梁奕猫咬紧牙关僵持了一会儿,只能极不甘愿地坐了回去。
聂礼笙再次把刺身推到他面前,在他扭过头时说:“你好好想想,今天来的目的是什么,是为了把事情搞得更砸吗?”
他这人很会拿捏梁奕猫,硬的来完又上软的,用的还是梁二九惯有的耐心口吻,让梁奕猫的心有所倾斜.
果然,梁奕猫夹起刺身送进嘴里,尽管表情还是那么难看。
他的口欲本就淡,还受到心情影响,此时再鲜美丰润的美食在他嘴里跟没味儿似的,随便嚼嚼就吞下,脸上一点儿光都没有。

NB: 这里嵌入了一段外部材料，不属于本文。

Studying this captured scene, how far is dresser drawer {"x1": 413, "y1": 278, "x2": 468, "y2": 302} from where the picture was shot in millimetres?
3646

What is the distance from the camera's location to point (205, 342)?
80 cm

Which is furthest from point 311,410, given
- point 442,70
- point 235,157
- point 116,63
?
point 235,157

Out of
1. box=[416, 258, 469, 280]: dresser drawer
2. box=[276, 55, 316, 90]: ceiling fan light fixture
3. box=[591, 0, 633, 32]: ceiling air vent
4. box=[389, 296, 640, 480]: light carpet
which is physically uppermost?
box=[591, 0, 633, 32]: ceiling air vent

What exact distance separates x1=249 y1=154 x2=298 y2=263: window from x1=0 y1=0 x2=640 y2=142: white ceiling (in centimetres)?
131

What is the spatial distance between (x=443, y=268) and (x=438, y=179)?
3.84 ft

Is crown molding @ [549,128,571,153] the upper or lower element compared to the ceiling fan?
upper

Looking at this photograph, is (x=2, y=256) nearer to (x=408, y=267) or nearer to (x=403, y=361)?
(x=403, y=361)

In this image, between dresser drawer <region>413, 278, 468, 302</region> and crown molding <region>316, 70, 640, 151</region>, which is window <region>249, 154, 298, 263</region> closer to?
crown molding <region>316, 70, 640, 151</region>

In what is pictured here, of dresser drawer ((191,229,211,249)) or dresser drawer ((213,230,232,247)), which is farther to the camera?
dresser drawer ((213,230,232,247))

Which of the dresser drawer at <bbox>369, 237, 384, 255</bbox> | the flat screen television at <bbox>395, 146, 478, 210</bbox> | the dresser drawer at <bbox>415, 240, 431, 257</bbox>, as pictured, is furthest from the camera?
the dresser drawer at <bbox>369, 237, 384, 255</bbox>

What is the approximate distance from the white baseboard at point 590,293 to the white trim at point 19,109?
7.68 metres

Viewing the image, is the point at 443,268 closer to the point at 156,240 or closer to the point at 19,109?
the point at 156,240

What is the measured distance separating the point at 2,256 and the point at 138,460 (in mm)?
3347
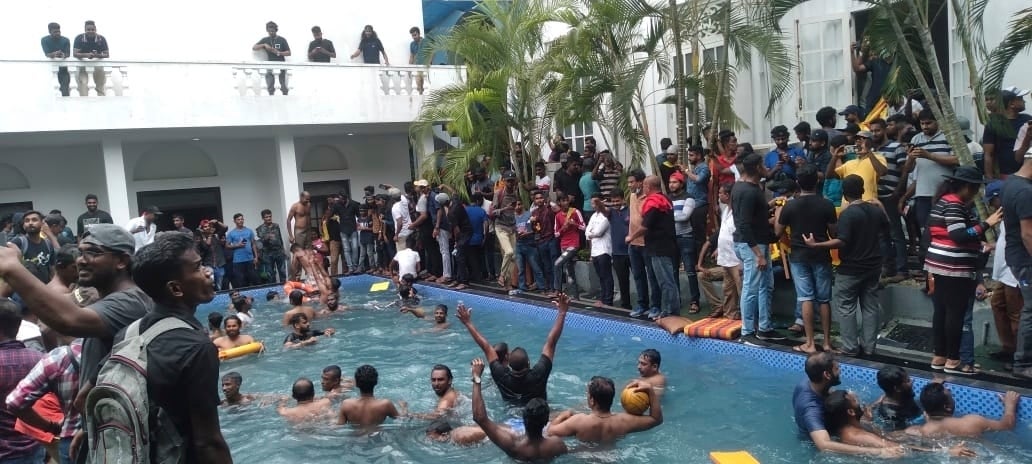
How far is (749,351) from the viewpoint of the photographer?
883 cm

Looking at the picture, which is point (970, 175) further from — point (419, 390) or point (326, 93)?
point (326, 93)

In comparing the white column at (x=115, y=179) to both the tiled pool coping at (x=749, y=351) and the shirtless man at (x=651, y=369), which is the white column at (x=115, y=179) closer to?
the tiled pool coping at (x=749, y=351)

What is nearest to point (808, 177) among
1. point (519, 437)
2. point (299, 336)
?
point (519, 437)

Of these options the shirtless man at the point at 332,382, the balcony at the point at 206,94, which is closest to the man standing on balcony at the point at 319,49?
the balcony at the point at 206,94

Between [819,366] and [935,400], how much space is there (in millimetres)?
858

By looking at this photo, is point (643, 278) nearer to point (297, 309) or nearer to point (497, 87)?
point (297, 309)

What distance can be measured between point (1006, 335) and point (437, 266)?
10.8 meters

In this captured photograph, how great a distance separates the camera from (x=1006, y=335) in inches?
294

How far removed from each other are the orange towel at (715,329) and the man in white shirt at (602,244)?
2063 mm

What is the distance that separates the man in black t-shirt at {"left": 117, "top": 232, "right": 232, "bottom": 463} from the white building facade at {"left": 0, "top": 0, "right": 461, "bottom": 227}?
627 inches

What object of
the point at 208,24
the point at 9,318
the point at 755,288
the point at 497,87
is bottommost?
the point at 755,288

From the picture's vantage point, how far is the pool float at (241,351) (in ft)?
34.7

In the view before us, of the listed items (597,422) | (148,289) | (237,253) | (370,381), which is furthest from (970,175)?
(237,253)

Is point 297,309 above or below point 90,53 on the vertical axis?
below
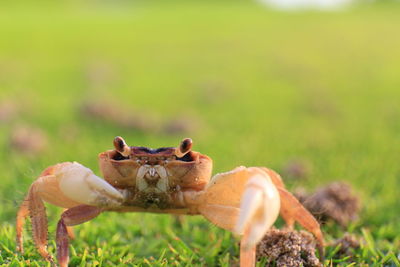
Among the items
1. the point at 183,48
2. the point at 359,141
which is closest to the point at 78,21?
the point at 183,48

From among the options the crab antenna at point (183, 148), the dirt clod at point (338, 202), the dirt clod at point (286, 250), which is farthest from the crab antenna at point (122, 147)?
the dirt clod at point (338, 202)

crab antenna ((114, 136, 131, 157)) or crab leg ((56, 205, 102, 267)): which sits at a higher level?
crab antenna ((114, 136, 131, 157))

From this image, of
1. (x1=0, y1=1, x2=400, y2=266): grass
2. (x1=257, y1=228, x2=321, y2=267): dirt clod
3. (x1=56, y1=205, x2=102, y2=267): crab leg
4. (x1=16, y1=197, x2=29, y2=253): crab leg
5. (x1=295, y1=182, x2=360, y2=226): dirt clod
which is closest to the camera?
(x1=56, y1=205, x2=102, y2=267): crab leg

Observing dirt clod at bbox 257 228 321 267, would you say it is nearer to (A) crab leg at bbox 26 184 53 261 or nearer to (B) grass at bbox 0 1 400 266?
(B) grass at bbox 0 1 400 266

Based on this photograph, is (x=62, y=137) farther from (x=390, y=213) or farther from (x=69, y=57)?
(x=69, y=57)

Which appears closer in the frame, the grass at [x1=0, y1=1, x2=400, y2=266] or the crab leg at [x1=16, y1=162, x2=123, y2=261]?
the crab leg at [x1=16, y1=162, x2=123, y2=261]

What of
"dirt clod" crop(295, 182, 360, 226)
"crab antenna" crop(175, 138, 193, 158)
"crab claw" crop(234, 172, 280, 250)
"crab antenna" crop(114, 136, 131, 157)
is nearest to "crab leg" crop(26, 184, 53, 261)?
→ "crab antenna" crop(114, 136, 131, 157)

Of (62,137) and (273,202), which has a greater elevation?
(273,202)
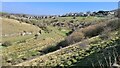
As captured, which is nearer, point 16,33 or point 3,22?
point 16,33

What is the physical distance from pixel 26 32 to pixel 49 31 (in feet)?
26.1

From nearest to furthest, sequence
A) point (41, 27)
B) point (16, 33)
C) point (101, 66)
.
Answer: point (101, 66), point (16, 33), point (41, 27)

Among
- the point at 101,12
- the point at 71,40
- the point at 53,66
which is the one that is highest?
the point at 53,66

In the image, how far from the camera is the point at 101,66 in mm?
21203

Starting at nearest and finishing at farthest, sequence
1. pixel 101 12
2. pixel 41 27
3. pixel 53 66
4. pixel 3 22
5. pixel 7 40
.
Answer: pixel 53 66, pixel 7 40, pixel 3 22, pixel 41 27, pixel 101 12

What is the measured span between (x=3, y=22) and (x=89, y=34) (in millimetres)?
47847

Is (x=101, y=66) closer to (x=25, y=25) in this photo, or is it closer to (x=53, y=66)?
(x=53, y=66)

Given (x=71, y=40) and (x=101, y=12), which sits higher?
(x=71, y=40)

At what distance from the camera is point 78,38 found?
54.8 metres

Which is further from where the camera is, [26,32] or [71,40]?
[26,32]


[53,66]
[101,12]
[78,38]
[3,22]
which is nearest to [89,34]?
[78,38]

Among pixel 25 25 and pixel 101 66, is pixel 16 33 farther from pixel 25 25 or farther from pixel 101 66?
pixel 101 66

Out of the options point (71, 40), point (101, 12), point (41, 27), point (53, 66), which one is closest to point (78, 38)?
point (71, 40)

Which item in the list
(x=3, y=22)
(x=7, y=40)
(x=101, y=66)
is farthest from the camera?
(x=3, y=22)
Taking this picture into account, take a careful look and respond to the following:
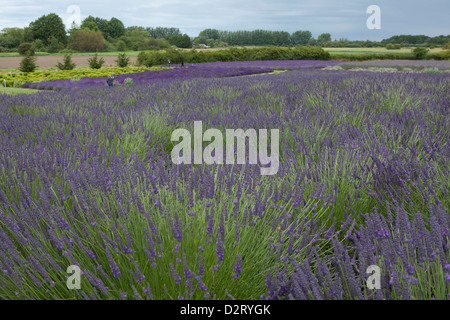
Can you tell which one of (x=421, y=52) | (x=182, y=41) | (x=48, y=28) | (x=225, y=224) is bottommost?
(x=225, y=224)

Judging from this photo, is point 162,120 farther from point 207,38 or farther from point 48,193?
point 207,38

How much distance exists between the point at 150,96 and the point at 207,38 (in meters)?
55.3

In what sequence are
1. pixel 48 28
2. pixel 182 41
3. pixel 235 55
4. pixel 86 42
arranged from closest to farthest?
pixel 235 55 → pixel 86 42 → pixel 48 28 → pixel 182 41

聂礼笙看着他的表情,无奈摇头,这是他特地派船在太平洋捕捞回来的金枪鱼,挑的是体型最大的运送回来,上这餐桌的部位更是精华中的精华。
被这猫吃毒药似的吞了。
梁奕猫说吃就只闷头吃,把面前自己那份都塞完之后再抬起头,一副“你还想怎么样”的模样。
“跟我一块儿吃饭就这么不高兴吗?”聂礼笙含着笑,“那完了,我提的要求你更做不到了。”
“做得到。”梁奕猫硬邦邦地说,“快说,做完我要回家。”
聂礼笙慢条斯理地分割牛排,叉起来送进嘴里,细致优雅地咀嚼着,眼睛却直直盯着梁奕猫,让梁奕猫有种他真正想吃的是自己,或者他咀嚼的就是自己的错觉。
心里毛毛的。
直到把肉吞咽下去,聂礼笙才说:“其实很简单,你留在我身边让我睡几次,等我腻了,事情就结束了。”
他的语气这样自然,嗓音潺潺动听,以至于梁奕猫以为自己听岔了,茫然地问:“什么?”